## Excerpt

Complementing this change to a
first to file system, the United States will
allow “prior user rights” for entities that do
not seek patents. Ideally, prior user rights are
meant to allow innovators to continue to use
inventions that are later patented by
competitors. These prior user rights will be
effective with the Act’s passage.
The first to file system, with
prior user rights, will likely burden small
businesses and individual inventors. These
smaller entities will likely end up with
increased costs from having to compress the
timeline in which they innovate, identify
patentable innovations, and then thereafter seek
a patent. If the smaller entity does not adopt a
compressed timeline, the entity will either lose
patent rights forever, or be subject to threats
from a competitor’s patent, including the
litigation costs associated with proving prior
use. Larger, established businesses will
probably be able to incorporate the innovation
costs, investment costs, and legal costs of a
first to file system more easily, giving them
the advantage.
The First to File System
Replaces the Current Grace Period with Weak
Prior User Rights
Currently, patent applicants
have a grace period of one year after disclosing
an invention to file for a patent. Many smaller
businesses use the grace period to identify an
invention’s marketable uses, obtain funding, and
then file for a patent that identifies all
promising uses. A first to file system will
probably not allow inventors to follow such a
timeline because if the inventor takes too much
time marketing, finding funding, and then filing
for a patent that covers all critical points,
they may not be the first to file. If an
innovating entity loses the race to the patent
office, the innovator can, at best, obtain prior
user rights. But prior user rights provide much
less reward, and proving prior use is no small
task.
Prior Users Cannot Exclude
Others and Cannot Eliminate Patents
The benefit associated with
these burdens upon the small inventor is that
the first to file system will clarify who owns a
patent. U.S. Patent and Trademark Office (USPTO)
Director David Kappos testified that the
expensive battle over which inventor was first
to invent can cost as much as $500,000, and is
virtually eliminated using a first to file
system. Thus, in a sense, a first to file system
does seem to provide a benefit in the form of
reducing litigation costs and clarifying patent
ownership.
The first to file system does
not eliminate the fight over who invented
something first, however. Instead, the first to
file system (1) reduces the reward of a first
inventor who fails to win the patent filing
race, and (2) changes “first to invent”
litigation costs with prior user rights
litigation costs. Regarding the reduced reward,
if an entity proves that it, and not a patent
holder, was actually the first to invent an
innovation, the entity (a) will not
retroactively receive the prize of a right to
block others from making, using, or selling that
invention, and (b) cannot necessarily use that
information to cancel a competitor’s patent with
an argument that the competitor did not “invent”

## Data to examine
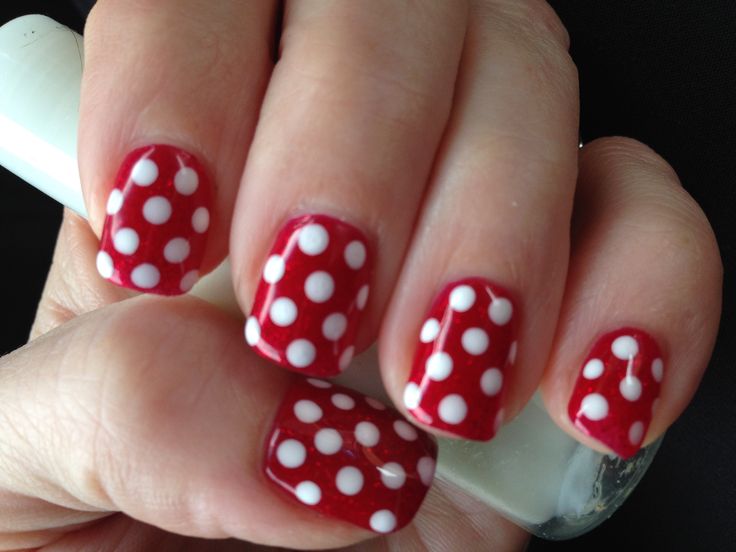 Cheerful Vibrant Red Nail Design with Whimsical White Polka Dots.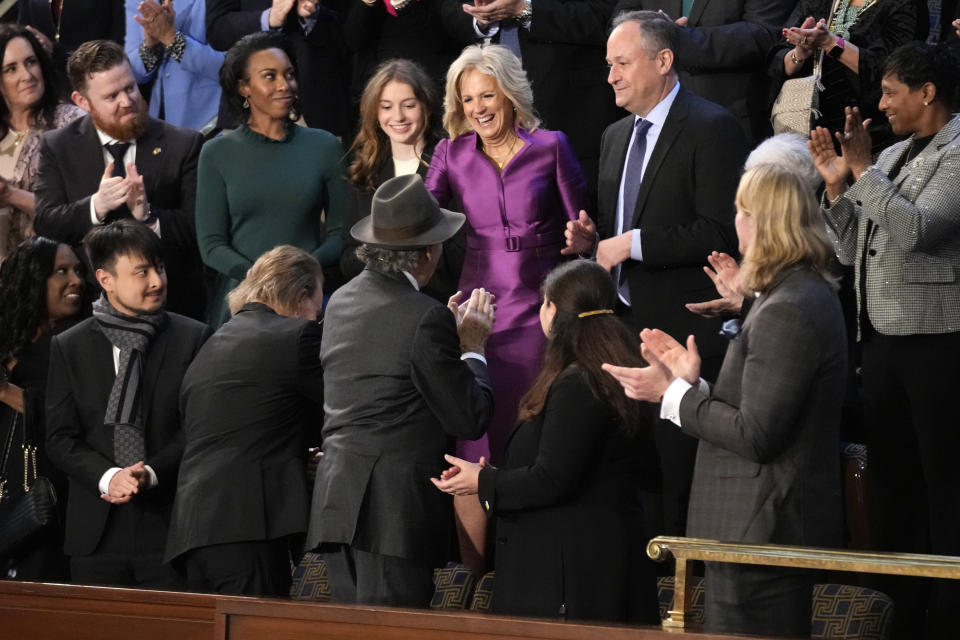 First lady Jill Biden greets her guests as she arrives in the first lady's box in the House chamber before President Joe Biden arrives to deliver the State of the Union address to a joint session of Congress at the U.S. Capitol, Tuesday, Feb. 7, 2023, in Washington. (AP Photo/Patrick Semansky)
---
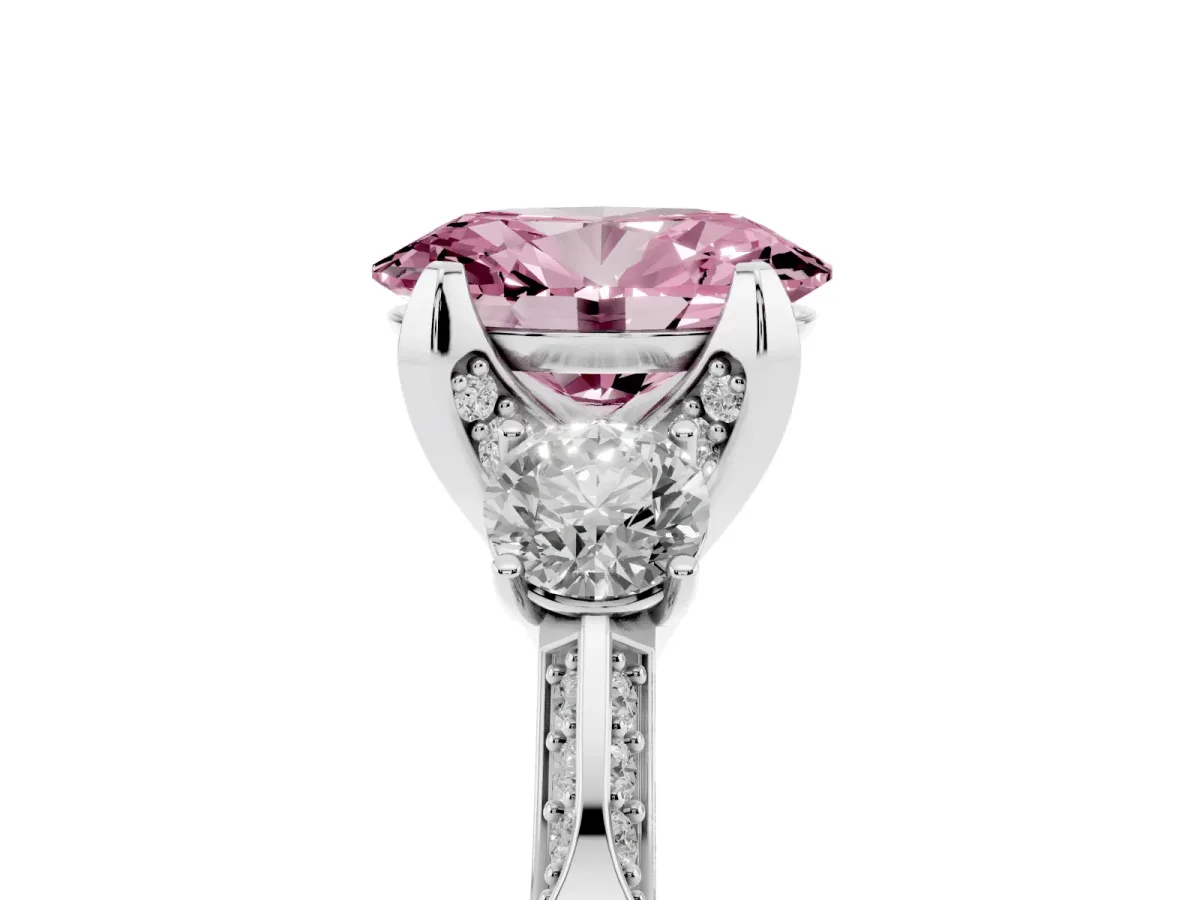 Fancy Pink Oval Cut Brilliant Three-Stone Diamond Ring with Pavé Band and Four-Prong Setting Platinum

## Work to be completed
Reproduce word for word the part of the first-to-file excerpt that opens with the words containing "Prior Users Cannot" and closes with "Trademark Office (USPTO)".

## Answer
Prior Users Cannot Exclude
Others and Cannot Eliminate Patents
The benefit associated with
these burdens upon the small inventor is that
the first to file system will clarify who owns a
patent. U.S. Patent and Trademark Office (USPTO)